START SOURCE EXTRACT
If you’re wondering how to invest in cryptocurrency, this article will provide you with six different solutions. Ranging from directly holding crypto to gaining indirect exposure through other means.
We’ll highlight the pros and cons of each approach and describe which type of investor might prefer to invest in cryptocurrency using each option.
This article provides education on the methods investors are using to tap into a growing cryptocurrency asset class, but it is not financial advice. Please remember that crypto assets are highly volatile and are not generally advisable as an investment for long term growth. As an editorial policy, we don’t promote bitcoin as a good investment.
The FCA warns that investors should only invest money in cryptocurrency that they could afford to lose.
How to invest in cryptocurrency: direct versus indirect
We’ll now introduce each investment method quickly before analysing these options in more detail.
We’ll group investment options into two groups: direct and indirect. Direct investment involves you owning real cryptocurrency as an individual. Because you simply hold the real asset, direct investments will produce a 1:1 return in proportion to changes in the price of the underlying coin.
Indirect investments provide a return that is linked to the performance of cryptocurrencies but it may not be highly correlated. Examples include units of collective investment funds which in turn buy crypto assets or ownership of companies whose share price is likely to be strongly correlated with the performance of cryptocurrencies.
Overview of how to invest in cryptocurrency:
- Directly hold crypto assets via a cryptocurrency exchange or platform
- Obtain new coins via an Initial Coin Offering (ICO)
- Indirectly hold via a physical Exchange Traded Fund (ETF)
- Gain indirectly exposure through equity investments in crypto miners
- Diversify through an active mutual fund that invests in crypto businesses
- Own a stake in listed crypto exchanges
Not permitted for UK investors: (at the date of writing)
END SOURCE EXTRACT
### ACTIONS TO TAKE
(A) Could you return the passage of the cryptocurrency article that begins at the words containing "If you’re wondering" and stops after "afford to lose.", copied word for word?
(B) Which lines of the records contain the string "picture"? Return each such line in full, treating case as significant.
START DATASET CONTENT
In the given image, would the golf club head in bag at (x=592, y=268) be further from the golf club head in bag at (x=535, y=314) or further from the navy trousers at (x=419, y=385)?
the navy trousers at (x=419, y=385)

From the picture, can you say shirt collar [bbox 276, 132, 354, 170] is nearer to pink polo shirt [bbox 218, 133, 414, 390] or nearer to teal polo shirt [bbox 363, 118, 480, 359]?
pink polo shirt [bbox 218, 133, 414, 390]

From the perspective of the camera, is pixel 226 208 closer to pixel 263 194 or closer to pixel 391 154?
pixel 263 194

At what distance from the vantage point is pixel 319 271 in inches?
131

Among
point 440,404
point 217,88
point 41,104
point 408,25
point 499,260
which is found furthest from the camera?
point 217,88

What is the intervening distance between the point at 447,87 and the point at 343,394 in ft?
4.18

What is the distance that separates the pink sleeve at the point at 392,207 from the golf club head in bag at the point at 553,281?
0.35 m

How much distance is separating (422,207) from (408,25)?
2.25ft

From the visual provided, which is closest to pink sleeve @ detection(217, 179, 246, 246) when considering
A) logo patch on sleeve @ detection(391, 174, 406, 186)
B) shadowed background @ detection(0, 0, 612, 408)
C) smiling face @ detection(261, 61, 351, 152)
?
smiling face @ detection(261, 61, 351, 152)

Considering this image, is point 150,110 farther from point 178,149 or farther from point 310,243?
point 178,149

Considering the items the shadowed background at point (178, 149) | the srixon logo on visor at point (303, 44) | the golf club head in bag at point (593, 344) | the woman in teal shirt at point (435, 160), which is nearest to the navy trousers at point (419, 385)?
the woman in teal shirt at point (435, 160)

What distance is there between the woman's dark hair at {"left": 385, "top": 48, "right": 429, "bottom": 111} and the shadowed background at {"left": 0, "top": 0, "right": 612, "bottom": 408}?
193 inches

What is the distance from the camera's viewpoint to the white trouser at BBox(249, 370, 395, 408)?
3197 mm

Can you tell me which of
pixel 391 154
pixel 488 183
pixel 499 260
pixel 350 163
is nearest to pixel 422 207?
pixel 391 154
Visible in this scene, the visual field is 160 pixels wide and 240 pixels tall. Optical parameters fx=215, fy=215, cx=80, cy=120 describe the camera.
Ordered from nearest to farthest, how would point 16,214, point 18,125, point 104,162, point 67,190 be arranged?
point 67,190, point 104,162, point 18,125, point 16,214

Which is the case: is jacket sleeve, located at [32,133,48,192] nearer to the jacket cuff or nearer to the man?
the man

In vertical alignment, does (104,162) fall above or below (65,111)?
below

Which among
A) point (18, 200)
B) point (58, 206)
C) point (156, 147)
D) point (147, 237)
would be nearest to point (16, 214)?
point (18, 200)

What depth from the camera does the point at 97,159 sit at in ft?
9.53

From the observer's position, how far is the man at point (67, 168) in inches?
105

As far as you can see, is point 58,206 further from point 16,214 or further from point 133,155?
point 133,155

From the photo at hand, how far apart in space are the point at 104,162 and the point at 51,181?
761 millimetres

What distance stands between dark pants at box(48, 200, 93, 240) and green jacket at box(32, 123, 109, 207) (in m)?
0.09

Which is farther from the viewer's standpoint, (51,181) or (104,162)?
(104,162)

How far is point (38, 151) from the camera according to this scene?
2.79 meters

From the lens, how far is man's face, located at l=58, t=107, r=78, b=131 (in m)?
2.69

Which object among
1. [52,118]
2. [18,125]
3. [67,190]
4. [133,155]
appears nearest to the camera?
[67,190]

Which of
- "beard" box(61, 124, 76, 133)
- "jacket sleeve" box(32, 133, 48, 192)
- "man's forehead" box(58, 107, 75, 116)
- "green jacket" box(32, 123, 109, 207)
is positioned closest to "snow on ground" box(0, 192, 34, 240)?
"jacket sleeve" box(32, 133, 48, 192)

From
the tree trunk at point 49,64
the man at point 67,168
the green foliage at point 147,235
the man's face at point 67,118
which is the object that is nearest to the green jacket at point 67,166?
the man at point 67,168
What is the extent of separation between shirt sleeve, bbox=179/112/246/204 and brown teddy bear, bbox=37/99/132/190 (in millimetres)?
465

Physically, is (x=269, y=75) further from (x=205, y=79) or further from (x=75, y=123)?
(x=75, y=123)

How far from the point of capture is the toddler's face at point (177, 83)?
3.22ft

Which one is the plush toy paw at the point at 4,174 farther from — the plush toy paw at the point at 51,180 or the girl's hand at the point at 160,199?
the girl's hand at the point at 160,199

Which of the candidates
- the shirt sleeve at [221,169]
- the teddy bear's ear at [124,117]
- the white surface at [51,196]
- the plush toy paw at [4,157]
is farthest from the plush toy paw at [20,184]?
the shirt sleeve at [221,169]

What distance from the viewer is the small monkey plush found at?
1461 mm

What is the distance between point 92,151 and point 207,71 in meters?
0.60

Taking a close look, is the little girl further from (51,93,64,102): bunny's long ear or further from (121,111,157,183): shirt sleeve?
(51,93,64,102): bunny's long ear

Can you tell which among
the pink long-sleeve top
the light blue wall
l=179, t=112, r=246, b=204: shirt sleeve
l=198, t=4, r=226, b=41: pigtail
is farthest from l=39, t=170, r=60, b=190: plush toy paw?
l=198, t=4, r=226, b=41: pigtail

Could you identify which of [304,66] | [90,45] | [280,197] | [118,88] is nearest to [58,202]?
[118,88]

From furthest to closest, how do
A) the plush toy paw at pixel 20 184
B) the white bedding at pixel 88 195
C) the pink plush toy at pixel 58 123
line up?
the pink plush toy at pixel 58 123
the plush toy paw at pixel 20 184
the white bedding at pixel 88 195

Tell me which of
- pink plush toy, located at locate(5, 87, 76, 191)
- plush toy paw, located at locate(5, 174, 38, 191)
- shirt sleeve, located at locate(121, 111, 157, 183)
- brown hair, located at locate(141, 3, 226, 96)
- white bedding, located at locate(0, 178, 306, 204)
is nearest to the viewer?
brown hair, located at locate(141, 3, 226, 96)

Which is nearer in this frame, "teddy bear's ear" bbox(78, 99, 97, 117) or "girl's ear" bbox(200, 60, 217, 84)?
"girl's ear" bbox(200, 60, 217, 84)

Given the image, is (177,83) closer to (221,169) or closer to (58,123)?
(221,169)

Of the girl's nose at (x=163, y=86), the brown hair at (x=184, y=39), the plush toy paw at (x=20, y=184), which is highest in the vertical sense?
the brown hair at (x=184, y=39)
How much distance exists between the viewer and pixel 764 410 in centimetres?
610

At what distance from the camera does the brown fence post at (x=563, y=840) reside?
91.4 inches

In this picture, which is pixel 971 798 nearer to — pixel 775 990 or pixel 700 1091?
END DATASET CONTENT
### OUTPUTS IN ORDER
(A)
If you’re wondering how to invest in cryptocurrency, this article will provide you with six different solutions. Ranging from directly holding crypto to gaining indirect exposure through other means.
We’ll highlight the pros and cons of each approach and describe which type of investor might prefer to invest in cryptocurrency using each option.
This article provides education on the methods investors are using to tap into a growing cryptocurrency asset class, but it is not financial advice. Please remember that crypto assets are highly volatile and are not generally advisable as an investment for long term growth. As an editorial policy, we don’t promote bitcoin as a good investment.
The FCA warns that investors should only invest money in cryptocurrency that they could afford to lose.

(B)
From the picture, can you say shirt collar [bbox 276, 132, 354, 170] is nearer to pink polo shirt [bbox 218, 133, 414, 390] or nearer to teal polo shirt [bbox 363, 118, 480, 359]?
In this picture, which is pixel 971 798 nearer to — pixel 775 990 or pixel 700 1091?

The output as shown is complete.